С того времени батюшка зачастил и в кабак. Там он то и дело бил по столу кулаком и восклицал: «Они там, наверху, не знают, что народу нужно, а сказать им об этом некому!» Во многие свои церковные проповеди он вворачивал такое изречение: «Народ нуждается в хороших заступниках как перед богом, так и перед земными властями. До бога достойный заступник донесет народные моления, а до земных властей народные чаяния!»

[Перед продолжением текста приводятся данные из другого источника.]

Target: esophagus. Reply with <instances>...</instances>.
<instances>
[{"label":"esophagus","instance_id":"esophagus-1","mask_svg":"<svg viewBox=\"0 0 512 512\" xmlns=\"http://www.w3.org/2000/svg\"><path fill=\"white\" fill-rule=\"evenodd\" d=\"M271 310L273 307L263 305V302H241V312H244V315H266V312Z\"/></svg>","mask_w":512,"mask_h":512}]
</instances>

Вот и на благовещенье батюшка произнес проповедь, а в той проповеди самой важной была такая мысль: на ниве, оставшейся без хозяина, все должны трудиться сообща (при этих словах Радое закашлялся, но поп довел свою речь до конца, а после не дал ему причаститься). Что хотел батюшка сказать, то и сказал весьма благолепно; божья служба окончилась, и все чинно вышли на церковную паперть и остановились, чтобы поговорить о том о сем, как и положено почтенным людям.

Тут и отец Пера, и староста, и один член общинной управы, и староста из села Буринаца, потом бывший староста Райко, лавочник Йова, Исайло из Драйковаца и многие другие. Не было только в том обществе кабатчика и писаря; оба были в кабаке, всяк при своем деле.

На лавку под каштаном, что так красиво раскинул ветви у церкви, сели батюшка, Исайло и староста, а остальные кто остался на ногах и оперся на палку, кто притащил камень и уселся. Закурили самокрутки и трубки, и потекла беседа.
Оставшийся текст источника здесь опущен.